Rewrite the items starting at the line that contains "With point 537,448" and ending at the line that contains "40596 millimetres" as a two-column CSV with the header item,answer. Give one row per item, with the item's text and its answer each in a single quoted field and any line breaks replaced by spaces.

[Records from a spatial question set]
>> begin

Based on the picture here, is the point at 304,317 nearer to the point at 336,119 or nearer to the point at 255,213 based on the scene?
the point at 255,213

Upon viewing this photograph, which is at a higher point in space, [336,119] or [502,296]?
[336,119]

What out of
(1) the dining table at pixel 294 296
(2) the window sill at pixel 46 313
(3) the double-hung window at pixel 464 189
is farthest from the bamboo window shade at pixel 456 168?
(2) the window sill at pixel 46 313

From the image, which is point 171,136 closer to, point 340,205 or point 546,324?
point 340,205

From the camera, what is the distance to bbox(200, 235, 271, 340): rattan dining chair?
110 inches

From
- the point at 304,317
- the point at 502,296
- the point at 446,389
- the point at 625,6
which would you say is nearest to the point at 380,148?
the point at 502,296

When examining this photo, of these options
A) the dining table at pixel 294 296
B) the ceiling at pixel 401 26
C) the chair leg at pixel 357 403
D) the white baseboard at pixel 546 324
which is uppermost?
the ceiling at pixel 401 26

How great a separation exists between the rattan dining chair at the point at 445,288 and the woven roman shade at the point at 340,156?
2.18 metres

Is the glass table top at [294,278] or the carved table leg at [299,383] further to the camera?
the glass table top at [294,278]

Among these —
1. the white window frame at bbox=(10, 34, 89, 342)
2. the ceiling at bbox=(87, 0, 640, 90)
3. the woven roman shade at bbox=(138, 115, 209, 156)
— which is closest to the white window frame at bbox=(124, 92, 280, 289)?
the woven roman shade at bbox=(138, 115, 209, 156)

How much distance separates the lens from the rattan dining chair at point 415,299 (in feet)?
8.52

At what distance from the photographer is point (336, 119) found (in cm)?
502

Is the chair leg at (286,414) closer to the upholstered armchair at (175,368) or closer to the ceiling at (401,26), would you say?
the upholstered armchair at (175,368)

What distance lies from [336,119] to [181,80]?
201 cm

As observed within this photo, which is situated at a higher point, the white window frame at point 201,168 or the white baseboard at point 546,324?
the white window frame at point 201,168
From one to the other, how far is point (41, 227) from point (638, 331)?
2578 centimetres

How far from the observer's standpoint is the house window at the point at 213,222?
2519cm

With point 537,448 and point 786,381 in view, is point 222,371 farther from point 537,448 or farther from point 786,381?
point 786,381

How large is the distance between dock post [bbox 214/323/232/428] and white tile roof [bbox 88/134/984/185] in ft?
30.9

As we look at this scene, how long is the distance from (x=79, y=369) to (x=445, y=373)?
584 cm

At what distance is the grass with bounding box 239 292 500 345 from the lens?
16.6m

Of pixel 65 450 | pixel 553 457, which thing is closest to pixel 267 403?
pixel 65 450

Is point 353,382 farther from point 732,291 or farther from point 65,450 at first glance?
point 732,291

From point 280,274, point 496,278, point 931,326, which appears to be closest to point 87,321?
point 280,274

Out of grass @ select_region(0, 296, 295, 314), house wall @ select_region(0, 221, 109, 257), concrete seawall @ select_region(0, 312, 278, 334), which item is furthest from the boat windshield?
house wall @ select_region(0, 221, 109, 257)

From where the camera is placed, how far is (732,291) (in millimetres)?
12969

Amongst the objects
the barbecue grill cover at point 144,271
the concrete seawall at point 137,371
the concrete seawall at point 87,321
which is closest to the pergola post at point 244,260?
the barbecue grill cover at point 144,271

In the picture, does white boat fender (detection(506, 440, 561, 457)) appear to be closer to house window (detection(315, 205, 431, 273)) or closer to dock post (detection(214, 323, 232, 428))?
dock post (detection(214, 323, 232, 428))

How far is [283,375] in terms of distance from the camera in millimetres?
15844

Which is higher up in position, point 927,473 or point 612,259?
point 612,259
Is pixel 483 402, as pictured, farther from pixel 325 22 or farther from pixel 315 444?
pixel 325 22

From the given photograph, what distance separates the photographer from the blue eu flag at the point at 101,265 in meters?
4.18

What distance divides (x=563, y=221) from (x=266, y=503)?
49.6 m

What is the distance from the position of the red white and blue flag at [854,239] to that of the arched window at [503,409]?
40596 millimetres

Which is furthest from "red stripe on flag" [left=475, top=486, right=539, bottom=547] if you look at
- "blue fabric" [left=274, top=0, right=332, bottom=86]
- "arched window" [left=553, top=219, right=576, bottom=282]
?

>> end

ANSWER TO THIS PROBLEM:
item,answer
"With point 537,448 and point 786,381 in view, is point 222,371 farther from point 537,448 or farther from point 786,381?","point 786,381"
"How large is the distance between dock post [bbox 214/323/232/428] and white tile roof [bbox 88/134/984/185] in ft?","30.9"
"As we look at this scene, how long is the distance from (x=79, y=369) to (x=445, y=373)?","584 cm"
"At what distance is the grass with bounding box 239 292 500 345 from the lens?","16.6m"
"Of pixel 65 450 | pixel 553 457, which thing is closest to pixel 267 403?","pixel 65 450"
"Is point 353,382 farther from point 732,291 or farther from point 65,450 at first glance?","point 732,291"
"From point 280,274, point 496,278, point 931,326, which appears to be closest to point 87,321?","point 280,274"
"Out of grass @ select_region(0, 296, 295, 314), house wall @ select_region(0, 221, 109, 257), concrete seawall @ select_region(0, 312, 278, 334), which item is furthest from the boat windshield?","house wall @ select_region(0, 221, 109, 257)"
"From where the camera is placed, how far is (732,291) (in millimetres)?","12969"
"Amongst the objects the barbecue grill cover at point 144,271 the concrete seawall at point 137,371 the concrete seawall at point 87,321 which is closest to the pergola post at point 244,260?","the barbecue grill cover at point 144,271"
"In the picture, does white boat fender (detection(506, 440, 561, 457)) appear to be closer to house window (detection(315, 205, 431, 273)) or closer to dock post (detection(214, 323, 232, 428))?","dock post (detection(214, 323, 232, 428))"
"How far is [283,375] in terms of distance from the camera in millimetres?","15844"
"Which is higher up in position, point 927,473 or point 612,259?","point 612,259"
"Is pixel 483 402, as pictured, farther from pixel 325 22 or farther from pixel 315 444?","pixel 325 22"
"From the given photograph, what distance separates the photographer from the blue eu flag at the point at 101,265 in meters?","4.18"
"What distance divides (x=563, y=221) from (x=266, y=503)?","49.6 m"
"What is the distance from the position of the red white and blue flag at [854,239] to that of the arched window at [503,409]?","40596 millimetres"